何もかも常識、当たり前で覆い尽くしてしまう危険

 よく、教員の言動について批判する際に、民間の会社組織なら当たり前のこと、常識だよということを言う。しかし、民間の会社組織の常識が教員に対しても本当に適用できるの?と思う。日経新聞のこの社説のような主張には、教育を経済と同一視して経済でうまくいっていること、求められていることは、教育でも当然うまくいくし、求められるのだという考えが背景にある。でも、本当にそうかなと思う。確かに教育と経済は様々なところで結びついている。しかし、全く同じものではない。教育には教育の固有性がある。ここでは、教員に限って書いておきたい。
 以前、「教師は世間知らずという批判は妥当か」というのを書いた。それをそのままここに書き写しておきたい。
 教師は世間知らずであると言うが、そう批判する方々は教師という職業がおかれている社会や文化についてどれくらい知っておられるだろうか。教師と同じように大学を卒業しそのまま専門的な社会へと入っていく方々は同じように世間知らずではないか。また、ある企業の社員がその外にいるものから見ると信じられないような行動を選択していても、その企業では理にかなった行動であるということがある。

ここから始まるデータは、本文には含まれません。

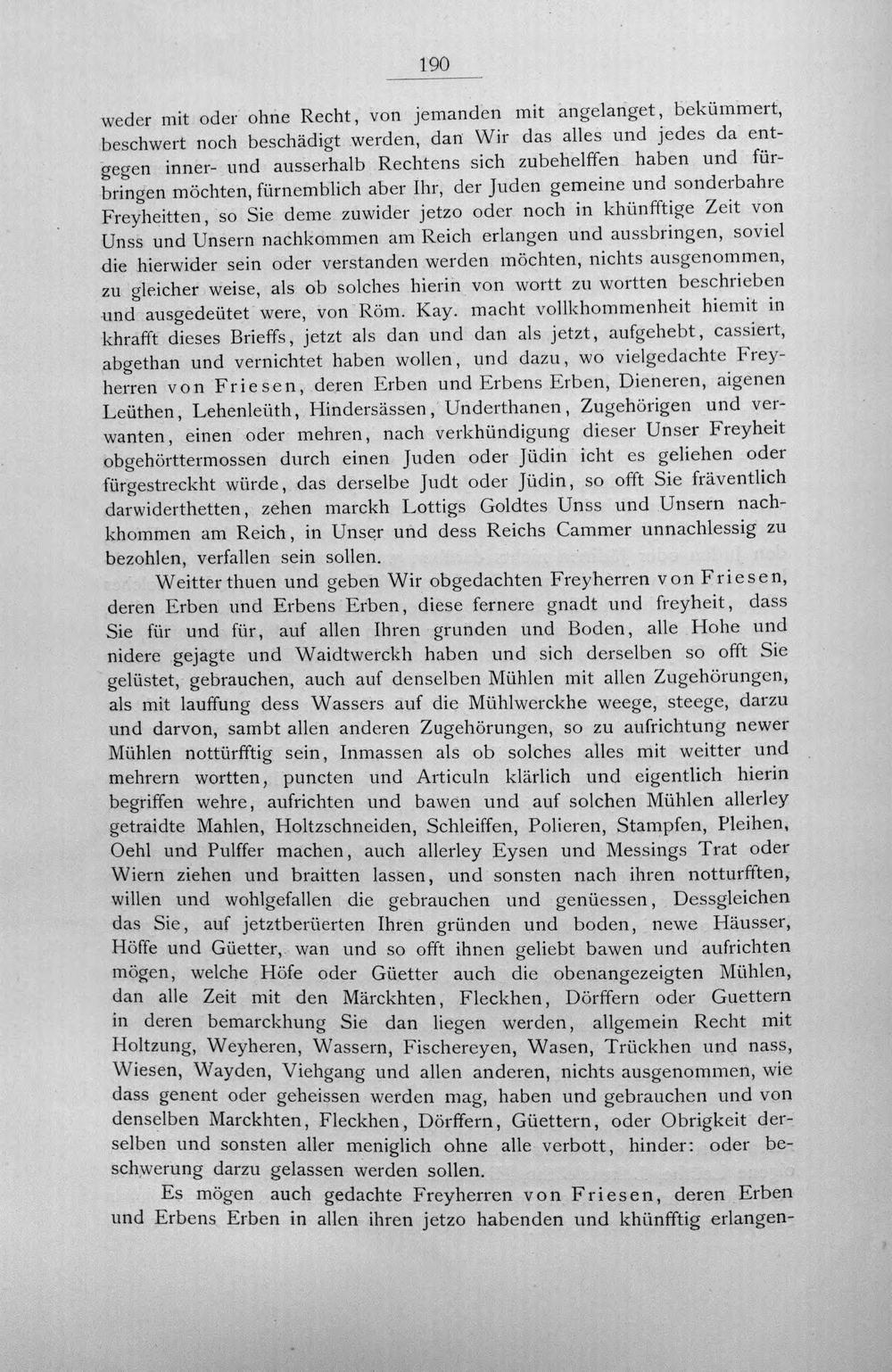 190

weder mit oder ohne Recht, von jemanden mit angelanget, bekümmert, beschwert noch beschädigt werden, dan Wir das alles und jedes da entgegen inner- und ausserhalb Rechtens sich zubehelffen haben und fürbringen möchten, fürnemblich aber Ihr, der Juden gemeine und sonderbahre Freyheitten, so Sie deme zuwider jetzo oder noch in khünfftige Zeit von Unss und Unsern nachkommen am Reich erlangen und aussbringen, soviel die hierwider sein oder verstanden werden möchten, nichts ausgenommen, zu gleicher weise, als ob solches hierin von wortt zu wortten beschrieben und ausgedeütet were, von Röm. Kay. macht vollkhommenheit hiemit in khrafft dieses Brieffs, jetzt als dan und dan als jetzt, aufgehebt, cassiert, abgethan und vernichtet haben wollen, und dazu, wo vielgedachte Freyherren von Friesen, deren Erben und Erbens Erben, Dieneren, aigenen Leüthen, Lehenleüth, Hindersässen, Underthanen, Zugehörigen und verwanten, einen oder mehren, nach verkhündigung dieser Unser Freyheit obgehörttermossen durch einen Juden oder Jüdin icht es geliehen oder fürgestreckht würde, das derselbe Judt oder Jüdin, so offt Sie fräventlich darwiderthetten, zehen marckh Lottigs Goldtes Unss und Unsern nachkhommen am Reich, in Unser und dess Reichs Cammer unnachlessig zu bezohlen, verfallen sein sollen.

Weitter thuen und geben Wir obgedachten Freyherren von Friesen, deren Erben und Erbens Erben, diese fernere gnadt und freyheit, dass Sie für und für, auf allen Ihren grunden und Boden, alle Hohe und nidere gejagte und Waidtwerckh haben und sich derselben so offt Sie gelüstet, gebrauchen, auch auf denselben Mühlen mit allen Zugehörungen, als mit lauffung dess Wassers auf die Mühlwerckhe weege, steege, darzu und darvon, sambt allen anderen Zugehörungen, so zu aufrichtung newer Mühlen nottürfftig sein, Inmassen als ob solches alles mit weitter und mehrern wortten, puncten und Articuln klärlich und eigentlich hierin begriffen wehre, aufrichten und bawen und auf solchen Mühlen allerley getraidte Mahlen, Holtzschneiden, Schleiffen, Polieren, Stampfen, Pleihen, Oehl und Pulffer machen, auch allerley Eysen und Messings Trat oder Wiern ziehen und braitten lassen, und sonsten nach ihren notturfften, willen und wohlgefallen die gebrauchen und genüessen, Dessgleichen das Sie, auf jetztberüerten Ihren gründen und boden, newe Häusser, Höffe und Güetter, wan und so offt ihnen geliebt bawen und aufrichten mögen, welche Höfe oder Güetter auch die obenangezeigten Mühlen, dan alle Zeit mit den Märckhten, Fleckhen, Dörffern oder Guettern in deren bemarckhung Sie dan liegen werden, allgemein Recht mit Holtzung, Weyheren, Wassern, Fischereyen, Wasen, Trückhen und nass, Wiesen, Wayden, Viehgang und allen anderen, nichts ausgenommen, wie dass genent oder geheissen werden mag, haben und gebrauchen und von denselben Marckhten, Fleckhen, Dörffern, Güettern, oder Obrigkeit derselben und sonsten aller meniglich ohne alle verbott, hinder: oder beschwerung darzu gelassen werden sollen.

Es mögen auch gedachte Freyherren von Friesen, deren Erben und Erbens Erben in allen ihren jetzo habenden und khünfftig erlangen-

また、自文化以外の文化について、その文化の中に身を置くこともせずに自分たちの価値観で野蛮であると批判するのは間違いであるということは誰でも知っているはずだ。
 教師の社会やその文化について多くの人は「知っている」と錯覚している。自分たちは学校で学んできた経験がある。その中で教師を見てきた。それは小さな窓からその内側にある社会を垣間見ただけであるにも関わらず「知っている」と思っている。
 教師は外の世界で学ぶことを求められるが、その逆はほとんど無い。しかし、教師の社会に入らなければその社会に学ぶべきものがあっても外にいるものは学ぶことはできないし、その学ぶべきことがあるかどうかさえ外にいるだけでは分からない。
 以前、「教職の専門性と教師文化に関する研究:日本・中国・イギリスの3カ国比較」 藤田英典・名越清家・油布佐和子・紅林伸幸・山田真紀・中澤渉 日本教社会学会大会発表論文集 55号 2003年 の冒頭部から引用をした。

 この十数年の改革動向は教職に対する偏見と教師に対する不信を前提にしており、非常に皮肉で歪んだものであった。教師の資質向上が重要だと言い続けてきたものの、実際に進められている改革・政策は、業績主義的・管理主義的な教員評価・処遇制度や市場的競争原理を重視した学校評価学校選択制の導入・拡大に象徴されるように、一面的な外在的要因とそれに基づく外発的動機づけを重視するというものである。

 教師のおかれている社会や文化について知らないままに批判や改革が叫ばれたとしてもそれは必ずしも妥当な批判や改革とはならない。教師は世間知らずであるという批判は的外れではない。しかし、その批判が教師の社会や文化について考慮されることもなく行われることは妥当ではないと考えている。